◆ **Required work**
1/ Write out the part of the Drupal block code starting at "This is how" and ending at "a 'My Block' Block.".
2/ Answer these questions about the Drupal block code:
(a) What id does the @Block annotation give the block?
(b) Which class does MyBlock extend?
(c) What service name is passed to $container->get?
3/ Continue the Drupal block code from where it stops.

◆ **Supplied passage**
This is how I injected the entity type manager to load nodes into a block (where the nodes to load didn't come from the block context):

<?php

namespace Drupal\MYMODULE\Plugin\Block;

use Drupal\Core\Block\BlockBase;
use Drupal\Core\Plugin\ContainerFactoryPluginInterface;
use Symfony\Component\DependencyInjection\ContainerInterface;
use Drupal\Core\Entity\EntityTypeManagerInterface;

/**
 * Provides a 'My Block' Block.
 *
 * @Block(
 *   id = "my_block",
 *   admin_label = @Translation("My Block"),
 * )
 */
class MyBlock extends BlockBase implements ContainerFactoryPluginInterface {

  /**
   * The entity type manager.
   *
   * @var \Drupal\Core\Entity\EntityTypeManagerInterface
   */
  protected $entityTypeManager;

  /**
   * Constructs a new MyBlock.
   *
   * @param array $configuration
   *   A configuration array containing information about the plugin instance.
   * @param string $plugin_id
   *   The plugin_id for the plugin instance.
   * @param array $plugin_definition
   *   The plugin implementation definition.
   * @param \Drupal\Core\Entity\EntityTypeManagerInterface $entity_type_manager
   *   The entity type manager service.
   */
  public function __construct(array $configuration, $plugin_id, $plugin_definition, EntityTypeManagerInterface $entity_type_manager) {
    parent::__construct($configuration, $plugin_id, $plugin_definition);
    $this->entityTypeManager = $entity_type_manager;
  }

  /**
   * {@inheritdoc}
   */
  public static function create(ContainerInterface $container, array $configuration, $plugin_id, $plugin_definition) {
    return new static(
      $configuration,
      $plugin_id,
      $plugin_definition,
      $container->get('entity_type.manager')

◆ **Extracted information**
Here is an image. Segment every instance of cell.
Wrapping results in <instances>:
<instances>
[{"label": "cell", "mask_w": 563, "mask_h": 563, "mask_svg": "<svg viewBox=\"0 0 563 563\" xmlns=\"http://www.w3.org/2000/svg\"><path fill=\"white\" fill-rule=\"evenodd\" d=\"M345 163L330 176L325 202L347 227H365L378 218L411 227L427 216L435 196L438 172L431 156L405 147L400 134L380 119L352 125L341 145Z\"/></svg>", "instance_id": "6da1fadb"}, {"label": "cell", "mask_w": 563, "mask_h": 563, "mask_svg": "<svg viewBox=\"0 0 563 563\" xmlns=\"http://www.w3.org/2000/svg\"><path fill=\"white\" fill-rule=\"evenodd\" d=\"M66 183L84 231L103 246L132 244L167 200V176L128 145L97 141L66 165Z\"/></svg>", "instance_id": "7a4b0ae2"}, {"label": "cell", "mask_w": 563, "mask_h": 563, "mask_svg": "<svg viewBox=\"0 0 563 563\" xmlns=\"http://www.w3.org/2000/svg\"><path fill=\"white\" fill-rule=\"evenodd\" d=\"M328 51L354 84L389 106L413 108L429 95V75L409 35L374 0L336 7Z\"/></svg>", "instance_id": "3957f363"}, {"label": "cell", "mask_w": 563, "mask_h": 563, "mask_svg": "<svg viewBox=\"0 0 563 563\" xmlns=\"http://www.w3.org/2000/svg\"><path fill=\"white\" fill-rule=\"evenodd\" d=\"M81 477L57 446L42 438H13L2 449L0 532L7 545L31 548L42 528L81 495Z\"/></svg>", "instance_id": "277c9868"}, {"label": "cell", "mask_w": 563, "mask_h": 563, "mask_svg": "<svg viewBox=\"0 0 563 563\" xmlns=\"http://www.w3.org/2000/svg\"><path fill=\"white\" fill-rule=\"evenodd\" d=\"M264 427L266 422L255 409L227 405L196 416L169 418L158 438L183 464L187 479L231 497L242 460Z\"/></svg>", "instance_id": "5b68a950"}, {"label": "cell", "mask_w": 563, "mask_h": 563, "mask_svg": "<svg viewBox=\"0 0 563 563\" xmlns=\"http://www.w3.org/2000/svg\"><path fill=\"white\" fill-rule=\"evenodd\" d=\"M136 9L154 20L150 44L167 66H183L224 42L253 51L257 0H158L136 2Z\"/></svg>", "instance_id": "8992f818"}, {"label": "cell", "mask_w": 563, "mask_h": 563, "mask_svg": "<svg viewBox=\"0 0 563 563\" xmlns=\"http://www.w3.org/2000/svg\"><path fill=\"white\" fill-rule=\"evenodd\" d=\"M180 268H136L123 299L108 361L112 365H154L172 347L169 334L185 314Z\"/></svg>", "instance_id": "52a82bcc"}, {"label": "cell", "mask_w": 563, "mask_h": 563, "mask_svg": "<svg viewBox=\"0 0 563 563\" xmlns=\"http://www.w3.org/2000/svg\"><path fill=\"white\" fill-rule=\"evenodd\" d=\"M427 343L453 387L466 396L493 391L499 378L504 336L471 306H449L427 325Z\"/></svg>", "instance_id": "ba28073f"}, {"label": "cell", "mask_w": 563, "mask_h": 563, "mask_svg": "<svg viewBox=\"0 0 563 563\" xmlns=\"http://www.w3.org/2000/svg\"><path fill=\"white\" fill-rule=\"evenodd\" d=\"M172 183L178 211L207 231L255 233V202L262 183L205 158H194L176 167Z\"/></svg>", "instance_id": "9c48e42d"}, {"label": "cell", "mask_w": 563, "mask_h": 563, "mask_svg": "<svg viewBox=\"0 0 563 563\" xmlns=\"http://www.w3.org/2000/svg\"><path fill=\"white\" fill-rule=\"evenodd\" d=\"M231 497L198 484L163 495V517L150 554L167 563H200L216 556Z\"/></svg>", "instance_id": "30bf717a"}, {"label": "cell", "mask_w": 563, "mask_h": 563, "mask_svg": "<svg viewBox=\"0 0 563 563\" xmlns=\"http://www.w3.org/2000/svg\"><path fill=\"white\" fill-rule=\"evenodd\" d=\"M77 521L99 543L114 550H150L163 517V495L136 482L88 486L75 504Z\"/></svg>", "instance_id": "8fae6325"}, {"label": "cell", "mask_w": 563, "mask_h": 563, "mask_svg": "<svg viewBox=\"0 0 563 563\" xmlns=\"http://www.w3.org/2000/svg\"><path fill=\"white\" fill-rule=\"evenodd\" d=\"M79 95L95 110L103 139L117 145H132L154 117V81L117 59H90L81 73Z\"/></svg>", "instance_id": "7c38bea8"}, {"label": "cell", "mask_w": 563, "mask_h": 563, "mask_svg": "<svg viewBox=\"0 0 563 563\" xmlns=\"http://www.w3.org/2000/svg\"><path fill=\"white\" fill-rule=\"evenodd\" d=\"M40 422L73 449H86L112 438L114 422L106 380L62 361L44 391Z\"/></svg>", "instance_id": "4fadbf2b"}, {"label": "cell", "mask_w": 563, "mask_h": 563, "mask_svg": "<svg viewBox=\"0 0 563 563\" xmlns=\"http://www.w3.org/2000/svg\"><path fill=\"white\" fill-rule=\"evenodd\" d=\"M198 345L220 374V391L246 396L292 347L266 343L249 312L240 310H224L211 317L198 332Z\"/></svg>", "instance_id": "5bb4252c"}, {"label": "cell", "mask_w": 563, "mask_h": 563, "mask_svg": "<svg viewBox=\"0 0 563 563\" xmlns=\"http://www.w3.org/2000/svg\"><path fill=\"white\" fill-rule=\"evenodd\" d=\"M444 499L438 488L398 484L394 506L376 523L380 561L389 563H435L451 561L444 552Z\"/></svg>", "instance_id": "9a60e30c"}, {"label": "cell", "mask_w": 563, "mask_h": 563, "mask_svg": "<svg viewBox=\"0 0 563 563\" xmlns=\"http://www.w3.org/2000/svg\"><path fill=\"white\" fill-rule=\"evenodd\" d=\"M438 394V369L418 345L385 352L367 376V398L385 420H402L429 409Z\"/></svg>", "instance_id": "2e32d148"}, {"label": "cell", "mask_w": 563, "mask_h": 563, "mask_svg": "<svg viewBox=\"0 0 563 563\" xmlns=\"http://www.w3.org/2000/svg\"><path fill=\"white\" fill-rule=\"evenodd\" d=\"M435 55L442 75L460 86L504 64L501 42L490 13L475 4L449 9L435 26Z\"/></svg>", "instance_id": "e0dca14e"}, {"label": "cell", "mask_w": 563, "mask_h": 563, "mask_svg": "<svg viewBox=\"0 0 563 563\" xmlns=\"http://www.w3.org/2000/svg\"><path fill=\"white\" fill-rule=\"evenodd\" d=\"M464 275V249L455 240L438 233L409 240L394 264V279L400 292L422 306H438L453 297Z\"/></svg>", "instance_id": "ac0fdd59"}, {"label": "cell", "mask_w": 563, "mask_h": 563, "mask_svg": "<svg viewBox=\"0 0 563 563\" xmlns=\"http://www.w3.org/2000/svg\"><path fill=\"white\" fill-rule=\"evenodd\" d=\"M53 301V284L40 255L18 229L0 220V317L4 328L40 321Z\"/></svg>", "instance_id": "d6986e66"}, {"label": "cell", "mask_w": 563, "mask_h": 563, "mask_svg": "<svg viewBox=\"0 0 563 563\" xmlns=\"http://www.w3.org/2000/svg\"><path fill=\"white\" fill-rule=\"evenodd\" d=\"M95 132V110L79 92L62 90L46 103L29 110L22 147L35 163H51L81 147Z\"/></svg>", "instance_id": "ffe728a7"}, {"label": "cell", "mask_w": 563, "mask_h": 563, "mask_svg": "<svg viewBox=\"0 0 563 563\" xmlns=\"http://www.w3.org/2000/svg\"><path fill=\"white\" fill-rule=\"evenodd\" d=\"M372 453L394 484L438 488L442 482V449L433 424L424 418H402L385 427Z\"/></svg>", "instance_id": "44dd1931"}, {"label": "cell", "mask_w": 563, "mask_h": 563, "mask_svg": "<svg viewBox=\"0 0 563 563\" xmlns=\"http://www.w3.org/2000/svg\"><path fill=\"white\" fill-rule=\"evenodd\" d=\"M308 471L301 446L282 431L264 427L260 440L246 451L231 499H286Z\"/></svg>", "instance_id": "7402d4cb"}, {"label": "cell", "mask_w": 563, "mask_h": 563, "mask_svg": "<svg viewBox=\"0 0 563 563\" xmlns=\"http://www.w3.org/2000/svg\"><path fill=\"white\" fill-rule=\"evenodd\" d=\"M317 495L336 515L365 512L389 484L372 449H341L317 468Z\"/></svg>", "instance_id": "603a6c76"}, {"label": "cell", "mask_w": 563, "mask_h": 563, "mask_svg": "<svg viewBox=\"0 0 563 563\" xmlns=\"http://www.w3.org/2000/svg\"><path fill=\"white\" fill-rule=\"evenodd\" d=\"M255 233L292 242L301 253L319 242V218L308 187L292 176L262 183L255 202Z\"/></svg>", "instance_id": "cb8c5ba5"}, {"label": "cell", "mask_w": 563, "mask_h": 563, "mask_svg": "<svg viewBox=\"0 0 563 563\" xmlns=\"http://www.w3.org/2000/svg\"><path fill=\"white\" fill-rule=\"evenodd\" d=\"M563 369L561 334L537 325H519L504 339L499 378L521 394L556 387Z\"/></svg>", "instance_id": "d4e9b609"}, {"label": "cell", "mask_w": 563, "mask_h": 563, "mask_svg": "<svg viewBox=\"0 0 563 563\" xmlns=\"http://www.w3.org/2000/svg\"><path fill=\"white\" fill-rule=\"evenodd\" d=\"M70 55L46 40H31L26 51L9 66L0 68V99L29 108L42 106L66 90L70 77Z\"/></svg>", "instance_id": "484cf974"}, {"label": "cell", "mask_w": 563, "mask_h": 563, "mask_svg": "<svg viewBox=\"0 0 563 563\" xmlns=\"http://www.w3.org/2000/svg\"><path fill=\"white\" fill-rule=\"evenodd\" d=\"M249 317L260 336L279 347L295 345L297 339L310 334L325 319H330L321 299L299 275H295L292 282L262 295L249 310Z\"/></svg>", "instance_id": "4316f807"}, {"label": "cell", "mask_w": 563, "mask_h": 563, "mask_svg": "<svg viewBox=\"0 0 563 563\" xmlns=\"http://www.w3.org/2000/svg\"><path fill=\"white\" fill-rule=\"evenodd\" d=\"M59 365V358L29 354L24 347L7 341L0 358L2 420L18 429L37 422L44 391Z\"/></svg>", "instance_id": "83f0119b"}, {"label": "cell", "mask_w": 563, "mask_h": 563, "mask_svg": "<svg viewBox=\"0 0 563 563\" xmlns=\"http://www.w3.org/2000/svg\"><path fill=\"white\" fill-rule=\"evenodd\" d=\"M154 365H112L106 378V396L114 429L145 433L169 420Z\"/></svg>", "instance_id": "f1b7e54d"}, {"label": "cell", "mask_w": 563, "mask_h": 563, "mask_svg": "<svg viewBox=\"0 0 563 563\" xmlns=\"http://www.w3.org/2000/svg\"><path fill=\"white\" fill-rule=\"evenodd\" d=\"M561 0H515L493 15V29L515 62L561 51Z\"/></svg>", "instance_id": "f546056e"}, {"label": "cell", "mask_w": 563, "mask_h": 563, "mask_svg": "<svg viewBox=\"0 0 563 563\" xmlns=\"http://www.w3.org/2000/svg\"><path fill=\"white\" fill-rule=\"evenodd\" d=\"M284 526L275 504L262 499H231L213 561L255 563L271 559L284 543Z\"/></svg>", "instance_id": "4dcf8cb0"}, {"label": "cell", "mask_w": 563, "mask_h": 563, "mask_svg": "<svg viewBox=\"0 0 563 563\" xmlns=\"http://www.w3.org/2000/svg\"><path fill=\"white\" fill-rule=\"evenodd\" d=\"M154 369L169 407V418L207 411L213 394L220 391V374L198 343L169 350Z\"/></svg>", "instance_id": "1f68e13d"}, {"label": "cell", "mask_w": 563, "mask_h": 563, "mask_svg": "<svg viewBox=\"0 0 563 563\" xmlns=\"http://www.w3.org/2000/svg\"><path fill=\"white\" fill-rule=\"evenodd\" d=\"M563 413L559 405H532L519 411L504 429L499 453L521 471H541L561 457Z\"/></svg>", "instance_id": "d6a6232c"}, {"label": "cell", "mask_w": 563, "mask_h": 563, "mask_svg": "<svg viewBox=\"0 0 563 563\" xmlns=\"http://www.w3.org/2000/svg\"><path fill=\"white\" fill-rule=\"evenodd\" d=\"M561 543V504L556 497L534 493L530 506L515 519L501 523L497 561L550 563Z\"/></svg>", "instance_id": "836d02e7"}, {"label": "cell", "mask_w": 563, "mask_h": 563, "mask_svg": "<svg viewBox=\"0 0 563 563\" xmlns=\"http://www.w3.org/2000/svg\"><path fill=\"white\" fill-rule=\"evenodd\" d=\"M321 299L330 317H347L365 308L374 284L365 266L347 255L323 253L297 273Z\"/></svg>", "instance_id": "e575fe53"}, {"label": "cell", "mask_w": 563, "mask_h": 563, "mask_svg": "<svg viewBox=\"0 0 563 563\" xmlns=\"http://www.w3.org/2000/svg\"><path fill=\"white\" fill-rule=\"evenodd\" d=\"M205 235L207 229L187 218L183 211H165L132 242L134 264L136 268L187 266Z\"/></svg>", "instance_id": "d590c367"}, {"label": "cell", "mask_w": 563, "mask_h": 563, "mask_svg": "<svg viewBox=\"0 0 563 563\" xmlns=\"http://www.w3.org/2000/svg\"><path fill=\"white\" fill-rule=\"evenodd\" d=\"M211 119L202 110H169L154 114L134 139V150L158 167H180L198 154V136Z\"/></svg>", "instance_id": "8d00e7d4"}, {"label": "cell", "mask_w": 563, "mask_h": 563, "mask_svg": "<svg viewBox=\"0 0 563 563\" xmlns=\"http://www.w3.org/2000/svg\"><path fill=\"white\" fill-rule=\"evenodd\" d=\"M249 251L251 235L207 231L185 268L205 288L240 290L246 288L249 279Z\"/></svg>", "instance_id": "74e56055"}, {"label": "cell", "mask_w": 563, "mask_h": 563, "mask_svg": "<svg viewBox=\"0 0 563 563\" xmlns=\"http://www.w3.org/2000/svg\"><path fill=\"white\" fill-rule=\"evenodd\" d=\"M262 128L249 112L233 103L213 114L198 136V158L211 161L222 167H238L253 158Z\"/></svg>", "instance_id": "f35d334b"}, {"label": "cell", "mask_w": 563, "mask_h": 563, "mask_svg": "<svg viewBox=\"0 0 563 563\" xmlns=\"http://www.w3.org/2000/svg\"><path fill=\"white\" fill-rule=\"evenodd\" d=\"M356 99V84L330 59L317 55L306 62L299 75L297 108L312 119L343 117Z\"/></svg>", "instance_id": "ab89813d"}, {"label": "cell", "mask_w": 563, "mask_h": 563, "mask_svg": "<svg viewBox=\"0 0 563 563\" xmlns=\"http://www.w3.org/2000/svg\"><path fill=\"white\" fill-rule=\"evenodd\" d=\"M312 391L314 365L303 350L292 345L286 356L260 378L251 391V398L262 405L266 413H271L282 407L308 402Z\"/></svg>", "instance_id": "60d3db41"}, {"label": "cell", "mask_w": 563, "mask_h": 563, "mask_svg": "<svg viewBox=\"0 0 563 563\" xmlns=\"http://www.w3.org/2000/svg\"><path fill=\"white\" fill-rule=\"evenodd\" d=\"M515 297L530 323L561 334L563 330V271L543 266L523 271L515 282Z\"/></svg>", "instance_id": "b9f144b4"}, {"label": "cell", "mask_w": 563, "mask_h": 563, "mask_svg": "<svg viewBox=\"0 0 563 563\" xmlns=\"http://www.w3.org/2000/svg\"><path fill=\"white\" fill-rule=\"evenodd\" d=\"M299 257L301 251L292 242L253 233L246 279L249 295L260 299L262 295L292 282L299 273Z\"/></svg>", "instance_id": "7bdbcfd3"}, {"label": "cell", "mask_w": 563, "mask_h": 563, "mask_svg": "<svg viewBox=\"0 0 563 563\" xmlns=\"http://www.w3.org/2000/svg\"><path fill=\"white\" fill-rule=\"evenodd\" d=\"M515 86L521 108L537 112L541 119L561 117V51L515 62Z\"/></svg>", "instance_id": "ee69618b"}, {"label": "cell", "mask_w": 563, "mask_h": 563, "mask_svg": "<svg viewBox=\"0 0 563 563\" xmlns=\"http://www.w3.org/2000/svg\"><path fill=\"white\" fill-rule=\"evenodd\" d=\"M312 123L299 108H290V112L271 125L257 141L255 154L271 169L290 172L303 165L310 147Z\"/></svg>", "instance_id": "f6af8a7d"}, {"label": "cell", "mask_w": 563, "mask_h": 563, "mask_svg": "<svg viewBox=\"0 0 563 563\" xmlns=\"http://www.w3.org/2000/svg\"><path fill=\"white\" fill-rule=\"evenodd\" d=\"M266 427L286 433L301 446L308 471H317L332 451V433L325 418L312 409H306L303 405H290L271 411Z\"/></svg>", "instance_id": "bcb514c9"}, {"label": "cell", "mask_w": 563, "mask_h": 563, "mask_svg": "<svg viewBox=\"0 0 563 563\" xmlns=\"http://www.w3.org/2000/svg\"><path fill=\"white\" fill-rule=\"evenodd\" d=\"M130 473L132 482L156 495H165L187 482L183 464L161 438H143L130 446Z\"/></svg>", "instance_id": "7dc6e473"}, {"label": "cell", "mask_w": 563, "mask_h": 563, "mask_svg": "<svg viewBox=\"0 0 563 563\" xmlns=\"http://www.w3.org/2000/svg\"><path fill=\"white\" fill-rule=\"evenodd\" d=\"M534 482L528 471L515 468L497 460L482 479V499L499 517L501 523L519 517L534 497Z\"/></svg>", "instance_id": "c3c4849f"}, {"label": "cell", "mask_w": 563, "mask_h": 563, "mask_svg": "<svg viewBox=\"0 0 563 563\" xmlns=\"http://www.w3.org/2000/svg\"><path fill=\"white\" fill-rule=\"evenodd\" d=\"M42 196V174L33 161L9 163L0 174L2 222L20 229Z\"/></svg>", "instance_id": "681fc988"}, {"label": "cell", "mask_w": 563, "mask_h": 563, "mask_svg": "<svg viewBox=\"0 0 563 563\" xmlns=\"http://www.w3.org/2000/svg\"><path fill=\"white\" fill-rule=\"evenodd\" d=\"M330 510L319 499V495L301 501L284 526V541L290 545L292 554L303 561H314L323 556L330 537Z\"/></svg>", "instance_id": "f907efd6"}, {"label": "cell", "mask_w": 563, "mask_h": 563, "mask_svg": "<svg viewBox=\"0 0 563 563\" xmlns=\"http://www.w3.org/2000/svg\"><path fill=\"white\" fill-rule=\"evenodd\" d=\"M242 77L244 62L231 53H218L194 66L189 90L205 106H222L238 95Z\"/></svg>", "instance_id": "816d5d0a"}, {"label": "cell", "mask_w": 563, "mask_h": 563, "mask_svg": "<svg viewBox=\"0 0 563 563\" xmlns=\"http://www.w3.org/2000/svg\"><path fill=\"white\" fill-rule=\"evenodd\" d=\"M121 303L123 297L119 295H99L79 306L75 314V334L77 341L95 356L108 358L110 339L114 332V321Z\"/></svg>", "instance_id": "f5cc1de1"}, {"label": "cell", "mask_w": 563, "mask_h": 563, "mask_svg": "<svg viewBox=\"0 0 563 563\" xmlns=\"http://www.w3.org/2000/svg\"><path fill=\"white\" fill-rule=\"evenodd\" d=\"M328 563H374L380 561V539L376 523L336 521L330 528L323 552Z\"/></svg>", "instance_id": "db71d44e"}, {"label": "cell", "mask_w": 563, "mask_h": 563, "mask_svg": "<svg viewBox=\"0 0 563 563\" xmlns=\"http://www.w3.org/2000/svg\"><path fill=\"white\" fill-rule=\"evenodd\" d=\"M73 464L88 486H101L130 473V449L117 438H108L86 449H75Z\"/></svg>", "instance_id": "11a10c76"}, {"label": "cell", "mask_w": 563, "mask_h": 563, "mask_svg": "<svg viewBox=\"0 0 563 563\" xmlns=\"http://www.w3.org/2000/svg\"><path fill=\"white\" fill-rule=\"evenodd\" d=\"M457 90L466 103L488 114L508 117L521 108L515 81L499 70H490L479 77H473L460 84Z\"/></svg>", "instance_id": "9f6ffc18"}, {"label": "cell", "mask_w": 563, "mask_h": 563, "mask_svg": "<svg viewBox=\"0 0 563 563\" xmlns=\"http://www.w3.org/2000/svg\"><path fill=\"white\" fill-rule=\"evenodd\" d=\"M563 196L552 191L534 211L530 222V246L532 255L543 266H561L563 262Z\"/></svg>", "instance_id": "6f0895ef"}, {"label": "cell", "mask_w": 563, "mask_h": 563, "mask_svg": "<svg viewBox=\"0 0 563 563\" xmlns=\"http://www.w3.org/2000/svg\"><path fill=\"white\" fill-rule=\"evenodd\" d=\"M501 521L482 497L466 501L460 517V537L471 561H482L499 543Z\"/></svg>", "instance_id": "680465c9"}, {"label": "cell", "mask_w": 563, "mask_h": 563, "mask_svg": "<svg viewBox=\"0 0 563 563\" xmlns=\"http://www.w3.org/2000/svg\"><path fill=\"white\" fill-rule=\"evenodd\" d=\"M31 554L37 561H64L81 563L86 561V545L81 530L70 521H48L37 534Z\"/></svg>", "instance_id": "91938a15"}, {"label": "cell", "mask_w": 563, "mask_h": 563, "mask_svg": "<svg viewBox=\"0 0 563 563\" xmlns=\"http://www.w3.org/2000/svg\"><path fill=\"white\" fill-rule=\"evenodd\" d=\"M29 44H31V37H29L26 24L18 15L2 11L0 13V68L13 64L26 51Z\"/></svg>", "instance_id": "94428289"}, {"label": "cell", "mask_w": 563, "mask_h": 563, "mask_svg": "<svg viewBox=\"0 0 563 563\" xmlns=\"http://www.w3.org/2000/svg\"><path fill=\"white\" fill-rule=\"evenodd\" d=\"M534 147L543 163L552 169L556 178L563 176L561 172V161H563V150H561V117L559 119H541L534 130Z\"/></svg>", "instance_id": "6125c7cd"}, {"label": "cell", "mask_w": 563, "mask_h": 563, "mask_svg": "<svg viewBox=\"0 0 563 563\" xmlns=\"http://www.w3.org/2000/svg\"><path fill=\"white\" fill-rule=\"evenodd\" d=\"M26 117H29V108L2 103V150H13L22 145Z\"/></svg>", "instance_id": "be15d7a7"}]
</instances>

◆ **Task responses**
1/
This is how I injected the entity type manager to load nodes into a block (where the nodes to load didn't come from the block context):

<?php

namespace Drupal\MYMODULE\Plugin\Block;

use Drupal\Core\Block\BlockBase;
use Drupal\Core\Plugin\ContainerFactoryPluginInterface;
use Symfony\Component\DependencyInjection\ContainerInterface;
use Drupal\Core\Entity\EntityTypeManagerInterface;

/**
 * Provides a 'My Block' Block.

2/
(a) my_block
(b) BlockBase
(c) entity_type.manager

3/
    );
  }

  /**
   * {@inheritdoc}
   */
  public function build() {

    $node_storage = $this->entityTypeManager->getStorage('node');

    $node = $node_storage->load(1);

    return [
      '#markup' => $node->getTitle(),
    ];
  }

}
3
  • I don't really see how it's relevant to the original question: - why context should provide nodes? And what does it have to do that you then loaded node id:1? - Mentioning ContainerFactoryPluginInterface in general has nothing to do that you should always use storage injection loading entities. It's a different topic.
    – ssibal
    Mar 1, 2019 at 16:31
  • 1
    @ssibal – Normally, in a block, you can simply get the current node from the block context. In my case, I got some entity IDs from a database query, and then needed to load them. No context. That's why I called in entityTypeManager. ->load(1) is a placeholder. How you get your entity IDs depends on your own logic. I just extended the accepted answer to have a fully working code snippet. How would you have solved that challenge? What's your fully working code answer to the asked question?
    – leymannx
    Mar 1, 2019 at 17:18
  • 2
    While the context is slightly different, the answer still shows how to load an entity using dependency injection without using a static method of a class. This answer is not about block context. I take it as saying I would do it in the same way I would do it in a block plugin.